You may need to add annotations explaining what the bars or blurred area signify, but the more examples people are exposed to the more natural it will be to understand. Annotations/captions are a good idea anyways, since error bars can sometimes represent population variance (prediction error) and sometimes represent standard error on the estimated mean.

That said, if your data visualization is already quite complex — with colours or sizes of points already having assigned meanings — or if points overlap on the page, then it becomes more difficult to add in a transparent or fuzzy nature to the points without detracting from other aspects of meaning.

It may also be difficult to clearly attribute the uncertainty to the correct quantity; imagine a stacked bar graph where you have different uncertainty values for each category and for the total. You may need to completely rethink your visualization design; instead of a stacked bar graph, perhaps a rectangle graph where total values (and their uncertainty) are represented in one direction, while the categorical distribution (and its uncertainty) is represented in another. But if you’ve got more than two categories, blurring the boundaries between them will still not properly represent the uncertainty.

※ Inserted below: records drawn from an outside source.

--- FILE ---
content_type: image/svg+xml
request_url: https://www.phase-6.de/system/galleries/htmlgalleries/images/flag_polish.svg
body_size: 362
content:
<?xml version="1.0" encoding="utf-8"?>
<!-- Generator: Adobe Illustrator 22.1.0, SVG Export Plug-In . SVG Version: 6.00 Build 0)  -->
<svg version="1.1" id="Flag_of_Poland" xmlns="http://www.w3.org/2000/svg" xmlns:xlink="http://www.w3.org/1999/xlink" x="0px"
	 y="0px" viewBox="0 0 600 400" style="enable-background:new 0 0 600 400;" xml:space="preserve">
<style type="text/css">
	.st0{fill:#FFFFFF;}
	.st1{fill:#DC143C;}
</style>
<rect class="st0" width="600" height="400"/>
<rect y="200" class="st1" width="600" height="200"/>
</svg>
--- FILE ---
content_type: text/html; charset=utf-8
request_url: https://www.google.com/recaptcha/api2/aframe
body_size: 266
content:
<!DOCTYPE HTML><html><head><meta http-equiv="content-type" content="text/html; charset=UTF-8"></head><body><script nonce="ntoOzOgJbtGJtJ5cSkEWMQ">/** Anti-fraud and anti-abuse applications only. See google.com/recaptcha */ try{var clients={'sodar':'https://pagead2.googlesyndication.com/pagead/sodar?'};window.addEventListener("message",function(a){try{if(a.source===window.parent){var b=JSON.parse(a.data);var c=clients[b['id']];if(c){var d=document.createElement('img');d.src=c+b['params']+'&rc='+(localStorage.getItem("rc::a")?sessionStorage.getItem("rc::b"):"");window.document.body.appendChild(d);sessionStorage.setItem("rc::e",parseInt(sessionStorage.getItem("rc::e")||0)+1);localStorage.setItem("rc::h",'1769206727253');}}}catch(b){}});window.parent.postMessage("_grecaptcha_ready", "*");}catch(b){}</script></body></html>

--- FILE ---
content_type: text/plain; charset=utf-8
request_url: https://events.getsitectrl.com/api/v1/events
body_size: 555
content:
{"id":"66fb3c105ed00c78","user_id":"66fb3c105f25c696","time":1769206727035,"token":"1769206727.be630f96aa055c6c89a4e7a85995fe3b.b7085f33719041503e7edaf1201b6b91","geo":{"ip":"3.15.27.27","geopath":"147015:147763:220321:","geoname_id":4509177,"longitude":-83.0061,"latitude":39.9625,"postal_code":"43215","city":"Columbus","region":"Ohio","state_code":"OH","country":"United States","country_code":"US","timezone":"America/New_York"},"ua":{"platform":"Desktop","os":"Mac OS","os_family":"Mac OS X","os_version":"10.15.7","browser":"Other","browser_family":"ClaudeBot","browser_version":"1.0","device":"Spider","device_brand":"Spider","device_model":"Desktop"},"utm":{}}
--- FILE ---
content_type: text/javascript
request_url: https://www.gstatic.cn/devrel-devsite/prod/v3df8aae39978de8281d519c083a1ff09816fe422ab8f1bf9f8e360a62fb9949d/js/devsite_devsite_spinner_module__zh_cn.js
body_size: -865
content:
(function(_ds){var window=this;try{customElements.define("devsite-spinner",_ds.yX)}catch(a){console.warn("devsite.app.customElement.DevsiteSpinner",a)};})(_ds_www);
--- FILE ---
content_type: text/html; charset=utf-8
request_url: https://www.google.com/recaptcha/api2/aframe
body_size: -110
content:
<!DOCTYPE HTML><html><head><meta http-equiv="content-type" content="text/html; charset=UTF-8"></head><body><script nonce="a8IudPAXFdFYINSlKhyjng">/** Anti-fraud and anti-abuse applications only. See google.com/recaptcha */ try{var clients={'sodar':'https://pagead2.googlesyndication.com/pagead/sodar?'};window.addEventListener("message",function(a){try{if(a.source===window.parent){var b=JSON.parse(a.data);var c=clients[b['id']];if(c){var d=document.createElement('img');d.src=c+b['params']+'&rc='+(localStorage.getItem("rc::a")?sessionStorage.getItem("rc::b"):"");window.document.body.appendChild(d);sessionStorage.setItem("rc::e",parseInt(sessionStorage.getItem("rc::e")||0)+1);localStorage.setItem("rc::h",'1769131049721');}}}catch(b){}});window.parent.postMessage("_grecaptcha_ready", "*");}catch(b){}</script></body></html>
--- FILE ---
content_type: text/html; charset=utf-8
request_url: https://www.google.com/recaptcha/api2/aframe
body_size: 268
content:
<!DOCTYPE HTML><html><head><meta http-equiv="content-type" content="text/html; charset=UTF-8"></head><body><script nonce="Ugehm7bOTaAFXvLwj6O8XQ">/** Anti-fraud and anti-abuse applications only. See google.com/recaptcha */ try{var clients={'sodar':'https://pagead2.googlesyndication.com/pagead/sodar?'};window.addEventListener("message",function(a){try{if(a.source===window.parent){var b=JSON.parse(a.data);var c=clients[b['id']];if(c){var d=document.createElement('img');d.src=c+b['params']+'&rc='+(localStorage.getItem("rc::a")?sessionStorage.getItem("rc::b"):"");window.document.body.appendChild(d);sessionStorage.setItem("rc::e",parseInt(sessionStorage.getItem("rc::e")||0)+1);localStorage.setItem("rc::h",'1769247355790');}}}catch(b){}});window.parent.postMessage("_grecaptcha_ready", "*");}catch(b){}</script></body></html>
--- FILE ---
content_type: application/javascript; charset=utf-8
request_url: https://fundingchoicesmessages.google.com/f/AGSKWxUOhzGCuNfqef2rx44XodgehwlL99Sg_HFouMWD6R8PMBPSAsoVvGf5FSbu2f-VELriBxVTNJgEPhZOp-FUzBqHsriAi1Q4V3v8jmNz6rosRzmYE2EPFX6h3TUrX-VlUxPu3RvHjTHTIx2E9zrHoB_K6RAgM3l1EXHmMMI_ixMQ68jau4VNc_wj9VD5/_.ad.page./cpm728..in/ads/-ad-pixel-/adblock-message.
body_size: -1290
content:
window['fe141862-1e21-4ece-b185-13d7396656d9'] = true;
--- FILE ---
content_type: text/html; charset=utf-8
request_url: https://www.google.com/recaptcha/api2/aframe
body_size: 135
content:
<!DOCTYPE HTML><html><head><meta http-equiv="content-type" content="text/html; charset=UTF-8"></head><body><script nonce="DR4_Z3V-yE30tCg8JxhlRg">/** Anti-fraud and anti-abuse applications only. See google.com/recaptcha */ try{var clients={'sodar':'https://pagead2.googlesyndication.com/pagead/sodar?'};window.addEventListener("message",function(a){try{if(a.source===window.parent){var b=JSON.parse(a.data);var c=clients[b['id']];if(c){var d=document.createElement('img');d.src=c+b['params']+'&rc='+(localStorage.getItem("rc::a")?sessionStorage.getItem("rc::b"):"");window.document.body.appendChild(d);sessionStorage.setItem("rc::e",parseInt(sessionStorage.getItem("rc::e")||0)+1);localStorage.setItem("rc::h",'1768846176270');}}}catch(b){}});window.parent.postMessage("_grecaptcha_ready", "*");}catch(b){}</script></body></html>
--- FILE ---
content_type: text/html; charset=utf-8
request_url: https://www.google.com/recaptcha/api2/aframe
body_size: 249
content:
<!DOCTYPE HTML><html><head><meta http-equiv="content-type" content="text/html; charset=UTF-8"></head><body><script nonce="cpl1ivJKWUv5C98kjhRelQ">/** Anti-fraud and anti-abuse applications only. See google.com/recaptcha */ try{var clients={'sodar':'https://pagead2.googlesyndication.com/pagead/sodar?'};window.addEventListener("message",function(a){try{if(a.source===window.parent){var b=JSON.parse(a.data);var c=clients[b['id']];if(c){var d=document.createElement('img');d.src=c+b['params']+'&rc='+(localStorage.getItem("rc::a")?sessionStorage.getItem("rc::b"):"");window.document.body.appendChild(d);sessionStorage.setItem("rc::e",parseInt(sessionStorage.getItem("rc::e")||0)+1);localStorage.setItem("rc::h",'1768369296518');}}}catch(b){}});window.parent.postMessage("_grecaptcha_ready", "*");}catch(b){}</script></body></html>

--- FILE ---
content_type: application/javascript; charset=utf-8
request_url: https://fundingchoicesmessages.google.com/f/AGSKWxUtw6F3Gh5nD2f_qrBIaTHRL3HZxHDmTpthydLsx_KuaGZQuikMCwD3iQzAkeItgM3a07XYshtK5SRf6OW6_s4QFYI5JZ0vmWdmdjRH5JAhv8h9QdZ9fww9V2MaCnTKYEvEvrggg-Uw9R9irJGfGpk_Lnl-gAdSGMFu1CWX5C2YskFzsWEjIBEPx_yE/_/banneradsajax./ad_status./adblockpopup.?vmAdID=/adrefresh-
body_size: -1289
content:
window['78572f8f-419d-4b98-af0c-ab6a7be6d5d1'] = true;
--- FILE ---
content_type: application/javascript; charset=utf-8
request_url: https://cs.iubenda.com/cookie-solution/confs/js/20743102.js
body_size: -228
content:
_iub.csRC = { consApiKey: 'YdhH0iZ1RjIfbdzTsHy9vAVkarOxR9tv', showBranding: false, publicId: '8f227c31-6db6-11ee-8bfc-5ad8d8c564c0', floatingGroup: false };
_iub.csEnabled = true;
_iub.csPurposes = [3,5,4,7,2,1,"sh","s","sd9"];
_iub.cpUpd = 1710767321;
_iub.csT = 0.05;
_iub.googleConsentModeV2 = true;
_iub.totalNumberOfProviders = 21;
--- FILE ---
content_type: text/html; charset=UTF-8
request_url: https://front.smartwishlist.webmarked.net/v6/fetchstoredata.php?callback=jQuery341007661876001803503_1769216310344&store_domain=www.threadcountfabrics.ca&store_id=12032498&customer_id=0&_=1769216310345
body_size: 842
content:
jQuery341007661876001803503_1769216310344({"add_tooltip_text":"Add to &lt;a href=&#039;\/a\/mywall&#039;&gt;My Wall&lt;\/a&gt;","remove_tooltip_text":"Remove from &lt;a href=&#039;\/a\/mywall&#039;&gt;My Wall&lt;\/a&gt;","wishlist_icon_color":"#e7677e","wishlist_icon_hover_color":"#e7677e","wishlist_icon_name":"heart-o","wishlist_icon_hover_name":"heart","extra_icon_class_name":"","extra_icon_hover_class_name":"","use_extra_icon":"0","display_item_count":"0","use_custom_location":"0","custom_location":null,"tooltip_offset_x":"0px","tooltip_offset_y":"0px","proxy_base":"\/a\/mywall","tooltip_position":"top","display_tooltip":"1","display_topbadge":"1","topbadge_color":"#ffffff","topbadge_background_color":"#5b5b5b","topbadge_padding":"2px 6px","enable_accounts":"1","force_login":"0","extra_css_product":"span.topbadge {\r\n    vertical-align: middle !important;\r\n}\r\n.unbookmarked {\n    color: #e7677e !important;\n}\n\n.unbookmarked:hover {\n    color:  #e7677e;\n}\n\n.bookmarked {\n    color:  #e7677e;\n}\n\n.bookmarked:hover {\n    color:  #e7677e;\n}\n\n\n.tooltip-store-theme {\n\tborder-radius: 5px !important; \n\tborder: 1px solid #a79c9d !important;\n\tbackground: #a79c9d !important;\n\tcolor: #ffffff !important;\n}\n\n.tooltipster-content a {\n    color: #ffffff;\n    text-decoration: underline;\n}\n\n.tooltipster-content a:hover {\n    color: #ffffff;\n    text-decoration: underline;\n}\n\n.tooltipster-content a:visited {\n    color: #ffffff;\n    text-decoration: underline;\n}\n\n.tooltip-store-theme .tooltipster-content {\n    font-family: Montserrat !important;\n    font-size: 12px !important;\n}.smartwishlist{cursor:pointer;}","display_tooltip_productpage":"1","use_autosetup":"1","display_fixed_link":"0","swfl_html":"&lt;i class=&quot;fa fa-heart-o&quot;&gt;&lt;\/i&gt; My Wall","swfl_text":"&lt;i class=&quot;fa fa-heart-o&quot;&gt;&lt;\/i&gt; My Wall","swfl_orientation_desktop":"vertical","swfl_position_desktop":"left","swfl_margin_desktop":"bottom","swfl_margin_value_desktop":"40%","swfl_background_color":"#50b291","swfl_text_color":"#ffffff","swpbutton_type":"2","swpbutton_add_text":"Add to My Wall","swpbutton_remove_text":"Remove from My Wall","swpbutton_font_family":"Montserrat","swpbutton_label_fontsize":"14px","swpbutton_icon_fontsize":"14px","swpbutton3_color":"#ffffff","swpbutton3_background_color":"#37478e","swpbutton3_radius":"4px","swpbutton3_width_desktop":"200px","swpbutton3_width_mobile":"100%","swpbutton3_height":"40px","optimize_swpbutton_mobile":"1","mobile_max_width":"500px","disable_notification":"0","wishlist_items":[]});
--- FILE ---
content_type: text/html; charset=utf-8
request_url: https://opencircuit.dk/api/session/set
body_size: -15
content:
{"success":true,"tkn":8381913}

(Anyone who is having trouble picturing what such a rectangle plot would look like can check out this article, which also discusses a use of a colour code to represent statistical confidence values:
http://www.math.yorku.ca/SCS/sugi/sugi17-paper.html#Fig_mosaica )

All of that assumes that you have a number derived from a statistical analysis to quantify the uncertainty of your data. The other situation where uncertainty is often not communicated comes when the visualization itself is the analysis.

Many types of visualizations, from maps to word clouds, display individual data points and then implicitly make use of the human brain’s ability to identify patterns in visual data. However, the human brain is so good at identifying visual patterns (and patterns in general) that it often identifies patterns in random variation. We see animals in the clouds, a face on the moon, lucky streaks in casino games, and cancer hot-spots in the geographic juxtaposition of random unfortunate events.

Nearly the entire field of statistics is based on determining whether or not a particular pattern in the data could reasonably have occured by random variation in the sample. But with the accessibility of data and visualization tools, many people are going straight from data to final presentation without any statistical analysis in between.

In order to accurately represent uncertainty in these cases, you first have to do the analysis — whether it is a simple Poisson test or a more complex cluster analysis — to distinguish random patterns or clusters from those that may be significant. But the statistical analysis required is often many times more complicated than the data visualization, and may be beyond the skill level of the person involved. (This gets into Nathan’s “Non-statistician analysts are the new norm” post from June). And that still assumes that the data was collected in ways suitable for statistical analysis. The uncertainty of biased and incomplete samples can rarely be properly quantified, so how could it be properly visualized?

But it is an important topic, one that I think should always be included in a discussion of data visualization. And I do truly believe that if more visualizations, particularly in the media, included uncertainty values, that it would become more natural to understand them, and even to expect them in any good visualization.

That’s a long post, and comes two weeks after the main blog, but hopefully it will help or inspire someone, sometime, who stumbles on this in the future.

–ABR

• I recommend interactive simulation, which provides an experiential feel for probability distributions. It can be done in native Excel (see the SIPmath page of ProbabilityManagement.org).